Ce que révèle l'écart entre dépenses et maturité
Le schéma documenté par l'indice de ServiceNow n'est pas nouveau, mais il atteint désormais une dimension où les conséquences sont plus difficiles à absorber. Oxford Economics projette que les dépenses mondiales en IA passeront de 340 milliards de dollars en 2025 à près de 3 000 milliards en 2035, représentant environ 23 % des dépenses technologiques totales des entreprises. BCG documente que les grandes entreprises s'attendent à doubler leurs dépenses en IA en 2026, passant de 0,8 % à 1,7 % de leurs revenus.
Avec une telle ampleur d'investissement, le coût de ne pas avoir les systèmes sous-jacents prêts cesse d'être un problème informatique pour devenir un problème d'allocation de capital. Si les dépenses doublent mais que la maturité opérationnelle n'évolue pas dans la même proportion, les entreprises construisent une charge financière croissante sur une base qui n'est pas encore en mesure de la supporter. Les pilotes qui n'atteignent jamais la production ne sont pas des échecs d'apprentissage neutres : ils consomment du budget, du temps des équipes techniques et, surtout, la crédibilité interne nécessaire aux prochains cycles d'investissement.
Les secteurs qui font preuve de la plus grande urgence sont ceux qui ont le plus à perdre en cas de retard. Les entreprises technologiques et les institutions financières prévoient de consacrer environ 2 % de leurs revenus à l'IA en 2026, selon BCG. Dans ces secteurs, la concurrence n'attend pas que les retardataires remettent leurs données en ordre. Le temps entre la décision d'investissement et le résultat visible n'est plus suffisant pour remédier en parallèle à ce qui aurait dû être construit en amont.
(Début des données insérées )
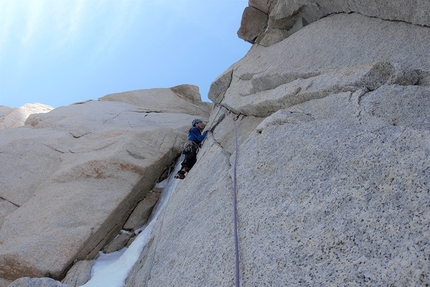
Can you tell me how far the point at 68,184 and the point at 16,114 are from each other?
59.7 feet

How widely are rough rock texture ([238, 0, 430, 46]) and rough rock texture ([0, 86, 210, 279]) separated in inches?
189

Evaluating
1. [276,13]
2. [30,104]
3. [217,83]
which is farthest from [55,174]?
[30,104]

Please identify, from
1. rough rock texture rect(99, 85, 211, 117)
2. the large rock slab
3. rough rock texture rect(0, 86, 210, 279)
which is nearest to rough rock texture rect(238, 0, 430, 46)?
the large rock slab

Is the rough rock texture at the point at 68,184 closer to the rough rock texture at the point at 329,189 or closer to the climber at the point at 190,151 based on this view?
the climber at the point at 190,151

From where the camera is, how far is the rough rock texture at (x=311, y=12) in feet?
19.4

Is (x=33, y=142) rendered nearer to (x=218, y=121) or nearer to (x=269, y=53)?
(x=218, y=121)

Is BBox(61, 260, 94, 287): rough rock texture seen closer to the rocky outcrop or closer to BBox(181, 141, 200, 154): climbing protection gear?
the rocky outcrop

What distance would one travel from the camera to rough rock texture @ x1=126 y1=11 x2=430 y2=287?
2.71 metres

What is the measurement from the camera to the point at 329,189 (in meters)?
3.44

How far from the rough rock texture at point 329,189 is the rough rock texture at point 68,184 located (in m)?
2.12

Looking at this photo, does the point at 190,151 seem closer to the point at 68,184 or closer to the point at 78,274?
the point at 68,184

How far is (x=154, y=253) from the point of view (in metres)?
5.84

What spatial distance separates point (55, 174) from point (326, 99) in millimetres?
7618

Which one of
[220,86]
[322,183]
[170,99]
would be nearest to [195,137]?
[220,86]
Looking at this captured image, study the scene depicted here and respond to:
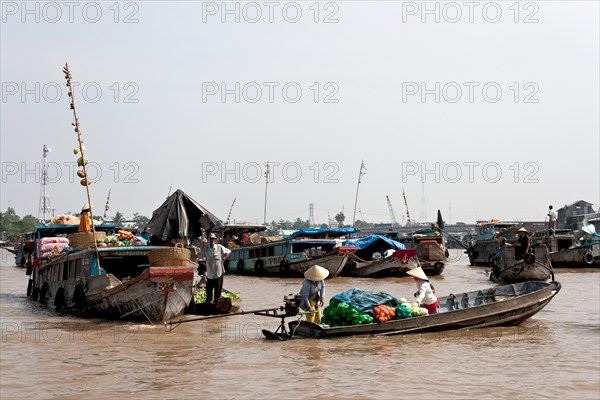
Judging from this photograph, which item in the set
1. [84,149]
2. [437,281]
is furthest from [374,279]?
[84,149]

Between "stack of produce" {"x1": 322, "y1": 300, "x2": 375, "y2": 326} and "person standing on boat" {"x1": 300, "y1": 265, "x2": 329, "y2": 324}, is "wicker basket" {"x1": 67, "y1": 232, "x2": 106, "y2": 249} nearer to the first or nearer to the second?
"person standing on boat" {"x1": 300, "y1": 265, "x2": 329, "y2": 324}

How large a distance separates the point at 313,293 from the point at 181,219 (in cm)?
834

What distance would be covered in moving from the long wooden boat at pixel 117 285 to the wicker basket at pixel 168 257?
230mm

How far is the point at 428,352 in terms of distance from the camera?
1069 centimetres

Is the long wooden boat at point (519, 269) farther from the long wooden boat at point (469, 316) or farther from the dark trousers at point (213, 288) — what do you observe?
the dark trousers at point (213, 288)

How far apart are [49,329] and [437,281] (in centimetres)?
1719

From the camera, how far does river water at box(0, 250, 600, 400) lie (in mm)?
8516

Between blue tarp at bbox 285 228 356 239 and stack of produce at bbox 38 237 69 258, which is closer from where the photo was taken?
stack of produce at bbox 38 237 69 258

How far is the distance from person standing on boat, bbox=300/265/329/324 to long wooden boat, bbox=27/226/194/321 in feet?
9.11

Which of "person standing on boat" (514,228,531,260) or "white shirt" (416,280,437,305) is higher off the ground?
"person standing on boat" (514,228,531,260)

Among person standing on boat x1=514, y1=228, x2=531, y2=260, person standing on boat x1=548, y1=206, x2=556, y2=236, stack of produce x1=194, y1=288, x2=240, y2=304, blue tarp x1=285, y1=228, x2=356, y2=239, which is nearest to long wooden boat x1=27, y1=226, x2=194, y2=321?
stack of produce x1=194, y1=288, x2=240, y2=304

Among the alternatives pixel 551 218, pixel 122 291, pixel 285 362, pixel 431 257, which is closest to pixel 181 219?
pixel 122 291

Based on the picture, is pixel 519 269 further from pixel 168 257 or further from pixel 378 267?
pixel 168 257

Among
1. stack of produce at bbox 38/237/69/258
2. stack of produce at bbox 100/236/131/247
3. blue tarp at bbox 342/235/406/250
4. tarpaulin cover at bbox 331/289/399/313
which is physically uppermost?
stack of produce at bbox 100/236/131/247
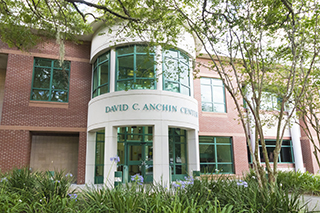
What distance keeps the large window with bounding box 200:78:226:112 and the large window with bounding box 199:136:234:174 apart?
6.55 ft

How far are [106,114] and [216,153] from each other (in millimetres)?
7876

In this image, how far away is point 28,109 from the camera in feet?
44.7

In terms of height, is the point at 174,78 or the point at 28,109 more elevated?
the point at 174,78

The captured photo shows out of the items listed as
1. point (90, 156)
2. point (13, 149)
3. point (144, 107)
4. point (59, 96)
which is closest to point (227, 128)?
point (144, 107)

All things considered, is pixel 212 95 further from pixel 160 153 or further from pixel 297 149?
pixel 297 149

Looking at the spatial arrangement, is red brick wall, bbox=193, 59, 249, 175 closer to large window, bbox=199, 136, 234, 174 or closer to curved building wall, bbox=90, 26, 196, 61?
large window, bbox=199, 136, 234, 174

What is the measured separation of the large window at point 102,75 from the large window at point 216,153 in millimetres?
6983

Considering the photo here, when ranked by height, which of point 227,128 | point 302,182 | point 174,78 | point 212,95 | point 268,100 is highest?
point 212,95

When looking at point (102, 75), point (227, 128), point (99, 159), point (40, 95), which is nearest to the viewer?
point (102, 75)

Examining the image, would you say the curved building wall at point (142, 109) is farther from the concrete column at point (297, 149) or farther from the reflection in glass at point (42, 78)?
the concrete column at point (297, 149)

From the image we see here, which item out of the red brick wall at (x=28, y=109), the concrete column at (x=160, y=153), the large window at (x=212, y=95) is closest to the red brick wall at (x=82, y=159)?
the red brick wall at (x=28, y=109)

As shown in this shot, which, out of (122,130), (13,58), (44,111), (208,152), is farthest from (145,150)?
(13,58)

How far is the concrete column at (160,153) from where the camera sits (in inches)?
445

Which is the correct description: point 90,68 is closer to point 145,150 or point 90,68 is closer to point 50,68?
point 50,68
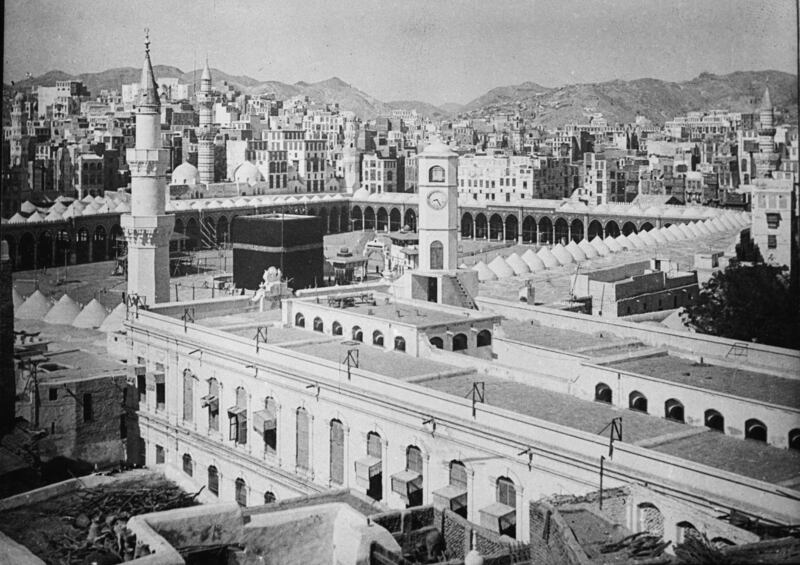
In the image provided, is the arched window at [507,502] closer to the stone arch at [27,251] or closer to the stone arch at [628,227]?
the stone arch at [27,251]

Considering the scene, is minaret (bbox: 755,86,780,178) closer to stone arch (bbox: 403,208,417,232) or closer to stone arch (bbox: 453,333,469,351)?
stone arch (bbox: 453,333,469,351)

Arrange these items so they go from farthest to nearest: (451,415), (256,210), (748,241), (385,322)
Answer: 1. (256,210)
2. (748,241)
3. (385,322)
4. (451,415)

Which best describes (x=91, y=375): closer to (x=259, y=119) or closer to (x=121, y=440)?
(x=121, y=440)

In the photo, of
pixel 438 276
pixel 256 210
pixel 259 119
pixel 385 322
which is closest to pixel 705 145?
pixel 256 210

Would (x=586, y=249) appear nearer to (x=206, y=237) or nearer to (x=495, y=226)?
(x=495, y=226)

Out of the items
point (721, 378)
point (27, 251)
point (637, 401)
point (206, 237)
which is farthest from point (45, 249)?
point (721, 378)

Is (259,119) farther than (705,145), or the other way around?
(259,119)
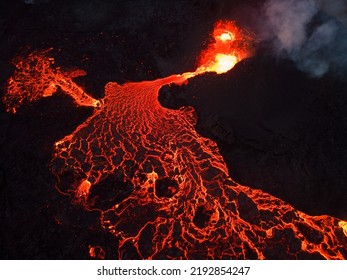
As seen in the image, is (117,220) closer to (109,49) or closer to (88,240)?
(88,240)

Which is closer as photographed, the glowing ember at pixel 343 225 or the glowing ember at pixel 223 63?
the glowing ember at pixel 343 225

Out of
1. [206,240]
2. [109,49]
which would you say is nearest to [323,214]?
[206,240]

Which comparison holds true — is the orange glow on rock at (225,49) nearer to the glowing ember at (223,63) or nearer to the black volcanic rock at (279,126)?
the glowing ember at (223,63)

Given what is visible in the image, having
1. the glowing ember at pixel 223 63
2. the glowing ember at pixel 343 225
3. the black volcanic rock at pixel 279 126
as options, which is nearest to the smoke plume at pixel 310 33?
the black volcanic rock at pixel 279 126

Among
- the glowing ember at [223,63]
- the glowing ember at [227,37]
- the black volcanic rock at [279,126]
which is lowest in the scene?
the black volcanic rock at [279,126]

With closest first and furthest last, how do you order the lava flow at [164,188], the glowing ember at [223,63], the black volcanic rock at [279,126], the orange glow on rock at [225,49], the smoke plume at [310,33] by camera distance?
1. the lava flow at [164,188]
2. the black volcanic rock at [279,126]
3. the smoke plume at [310,33]
4. the glowing ember at [223,63]
5. the orange glow on rock at [225,49]

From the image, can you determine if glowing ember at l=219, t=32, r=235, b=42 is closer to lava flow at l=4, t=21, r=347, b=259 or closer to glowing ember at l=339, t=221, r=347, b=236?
lava flow at l=4, t=21, r=347, b=259
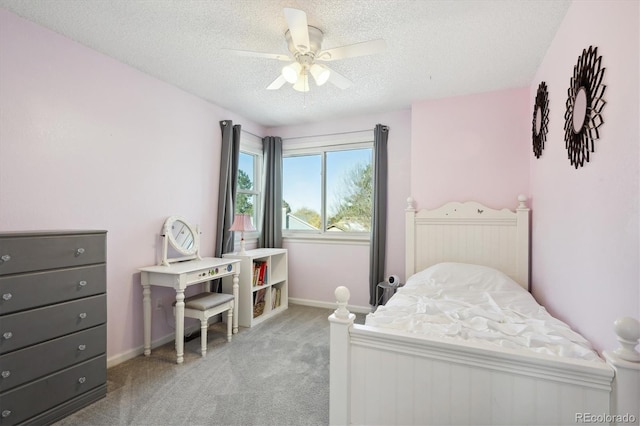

L'indice de ServiceNow, lu comme un document de diagnostic sectoriel plutôt que comme une pièce marketing, décrit un moment particulier sur la courbe d'adoption de l'IA en entreprise. Les dépenses ont déjà engagé la mise. Ce qui détermine qui convertit cette mise en avantage durable n'est ni le prochain modèle acheté ni le prochain pilote annoncé : c'est de savoir si l'architecture des données, les processus repensés et la culture organisationnelle sont en mesure de soutenir ce que le budget a déjà promis de livrer.